## [TASK REQUIREMENTS]
Go through the lines below. Copy those with "tall".

## [MATERIAL FOR THIS EXERCISE]
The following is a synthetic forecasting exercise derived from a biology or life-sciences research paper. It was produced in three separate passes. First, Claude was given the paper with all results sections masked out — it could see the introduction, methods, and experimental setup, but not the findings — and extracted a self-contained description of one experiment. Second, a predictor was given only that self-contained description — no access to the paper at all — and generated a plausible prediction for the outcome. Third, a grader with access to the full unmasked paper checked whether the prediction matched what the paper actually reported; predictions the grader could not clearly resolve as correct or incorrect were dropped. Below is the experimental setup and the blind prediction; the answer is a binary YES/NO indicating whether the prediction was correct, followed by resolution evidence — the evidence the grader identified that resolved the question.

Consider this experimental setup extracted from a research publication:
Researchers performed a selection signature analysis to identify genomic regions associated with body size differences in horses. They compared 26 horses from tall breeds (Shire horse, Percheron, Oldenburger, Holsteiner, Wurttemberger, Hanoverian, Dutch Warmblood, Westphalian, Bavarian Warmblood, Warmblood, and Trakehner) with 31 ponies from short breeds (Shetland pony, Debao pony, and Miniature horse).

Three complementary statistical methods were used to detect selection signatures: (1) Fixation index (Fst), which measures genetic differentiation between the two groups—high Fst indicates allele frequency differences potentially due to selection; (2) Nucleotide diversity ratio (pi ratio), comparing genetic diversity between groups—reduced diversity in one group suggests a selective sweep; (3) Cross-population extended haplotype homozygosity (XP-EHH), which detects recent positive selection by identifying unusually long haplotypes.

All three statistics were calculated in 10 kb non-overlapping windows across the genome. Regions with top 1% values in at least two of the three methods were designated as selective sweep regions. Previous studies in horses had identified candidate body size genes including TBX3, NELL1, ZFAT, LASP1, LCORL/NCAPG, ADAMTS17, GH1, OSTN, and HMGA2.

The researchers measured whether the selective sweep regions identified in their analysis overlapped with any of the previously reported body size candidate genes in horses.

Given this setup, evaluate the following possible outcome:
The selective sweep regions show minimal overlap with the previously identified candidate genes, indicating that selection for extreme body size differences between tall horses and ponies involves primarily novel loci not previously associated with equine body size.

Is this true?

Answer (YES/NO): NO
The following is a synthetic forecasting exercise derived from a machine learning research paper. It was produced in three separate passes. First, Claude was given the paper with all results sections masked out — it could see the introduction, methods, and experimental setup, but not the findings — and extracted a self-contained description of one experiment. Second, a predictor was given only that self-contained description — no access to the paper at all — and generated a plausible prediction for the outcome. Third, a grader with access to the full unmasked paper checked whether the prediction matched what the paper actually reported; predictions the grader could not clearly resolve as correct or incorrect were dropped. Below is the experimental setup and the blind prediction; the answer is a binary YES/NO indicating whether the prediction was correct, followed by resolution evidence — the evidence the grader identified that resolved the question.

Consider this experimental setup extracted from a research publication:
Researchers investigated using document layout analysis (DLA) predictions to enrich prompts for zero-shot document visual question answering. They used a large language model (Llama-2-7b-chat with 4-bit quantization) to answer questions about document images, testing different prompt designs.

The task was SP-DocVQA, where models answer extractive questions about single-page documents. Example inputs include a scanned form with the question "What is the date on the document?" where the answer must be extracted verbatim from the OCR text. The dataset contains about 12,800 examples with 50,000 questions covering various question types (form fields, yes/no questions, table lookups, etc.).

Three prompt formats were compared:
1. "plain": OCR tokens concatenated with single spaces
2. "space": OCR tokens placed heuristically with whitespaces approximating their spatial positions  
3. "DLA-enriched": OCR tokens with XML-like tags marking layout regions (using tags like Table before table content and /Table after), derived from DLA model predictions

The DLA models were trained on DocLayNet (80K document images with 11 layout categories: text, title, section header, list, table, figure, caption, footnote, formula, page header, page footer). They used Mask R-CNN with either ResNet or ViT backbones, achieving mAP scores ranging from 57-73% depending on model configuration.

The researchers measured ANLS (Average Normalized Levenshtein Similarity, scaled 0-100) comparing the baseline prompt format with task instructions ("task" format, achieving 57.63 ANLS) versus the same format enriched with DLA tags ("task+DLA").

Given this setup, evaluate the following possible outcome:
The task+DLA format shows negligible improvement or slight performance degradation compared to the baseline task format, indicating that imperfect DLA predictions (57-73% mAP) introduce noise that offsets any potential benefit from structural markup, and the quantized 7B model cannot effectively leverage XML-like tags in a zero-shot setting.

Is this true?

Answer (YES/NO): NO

## [SOLUTION TO THIS PROBLEM]
Researchers performed a selection signature analysis to identify genomic regions associated with body size differences in horses. They compared 26 horses from tall breeds (Shire horse, Percheron, Oldenburger, Holsteiner, Wurttemberger, Hanoverian, Dutch Warmblood, Westphalian, Bavarian Warmblood, Warmblood, and Trakehner) with 31 ponies from short breeds (Shetland pony, Debao pony, and Miniature horse).
The selective sweep regions show minimal overlap with the previously identified candidate genes, indicating that selection for extreme body size differences between tall horses and ponies involves primarily novel loci not previously associated with equine body size.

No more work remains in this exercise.